Gather every line of the material below that contains the word "white", matching case exactly, and copy each one out.

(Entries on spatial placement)
-------
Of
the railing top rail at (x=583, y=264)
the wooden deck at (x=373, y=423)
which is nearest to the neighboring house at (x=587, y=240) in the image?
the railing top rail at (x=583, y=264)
-------
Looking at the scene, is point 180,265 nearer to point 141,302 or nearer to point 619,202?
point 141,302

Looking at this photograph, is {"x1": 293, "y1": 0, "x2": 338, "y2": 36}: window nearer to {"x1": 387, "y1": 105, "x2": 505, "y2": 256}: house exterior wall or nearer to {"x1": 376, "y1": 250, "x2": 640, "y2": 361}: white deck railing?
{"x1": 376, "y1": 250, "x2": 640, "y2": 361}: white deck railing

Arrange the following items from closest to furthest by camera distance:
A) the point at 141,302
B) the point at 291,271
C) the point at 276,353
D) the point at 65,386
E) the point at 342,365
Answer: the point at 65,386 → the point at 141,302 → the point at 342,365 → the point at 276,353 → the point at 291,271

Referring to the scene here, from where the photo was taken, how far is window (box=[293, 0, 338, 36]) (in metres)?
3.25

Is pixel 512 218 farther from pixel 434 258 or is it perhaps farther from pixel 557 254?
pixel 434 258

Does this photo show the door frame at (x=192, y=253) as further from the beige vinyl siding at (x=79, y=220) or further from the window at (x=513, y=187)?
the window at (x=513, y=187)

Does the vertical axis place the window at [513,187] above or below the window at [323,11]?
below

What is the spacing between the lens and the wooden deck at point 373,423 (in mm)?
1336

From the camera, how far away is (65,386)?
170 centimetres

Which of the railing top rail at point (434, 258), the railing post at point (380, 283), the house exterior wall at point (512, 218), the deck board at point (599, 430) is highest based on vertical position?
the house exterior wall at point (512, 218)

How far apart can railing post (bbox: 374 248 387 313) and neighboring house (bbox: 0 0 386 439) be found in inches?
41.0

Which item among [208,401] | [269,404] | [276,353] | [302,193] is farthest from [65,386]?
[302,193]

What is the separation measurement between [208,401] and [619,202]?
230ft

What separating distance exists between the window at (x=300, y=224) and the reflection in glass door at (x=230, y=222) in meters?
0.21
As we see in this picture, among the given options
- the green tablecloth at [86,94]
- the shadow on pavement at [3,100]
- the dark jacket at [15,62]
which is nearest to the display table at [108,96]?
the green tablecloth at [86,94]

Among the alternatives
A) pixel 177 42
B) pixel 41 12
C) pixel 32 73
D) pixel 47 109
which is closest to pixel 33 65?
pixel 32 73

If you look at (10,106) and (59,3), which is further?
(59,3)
-------
**Written response**:
Looking at this photograph, is {"x1": 293, "y1": 0, "x2": 338, "y2": 36}: window nearer to {"x1": 387, "y1": 105, "x2": 505, "y2": 256}: house exterior wall or nearer to {"x1": 376, "y1": 250, "x2": 640, "y2": 361}: white deck railing?
{"x1": 376, "y1": 250, "x2": 640, "y2": 361}: white deck railing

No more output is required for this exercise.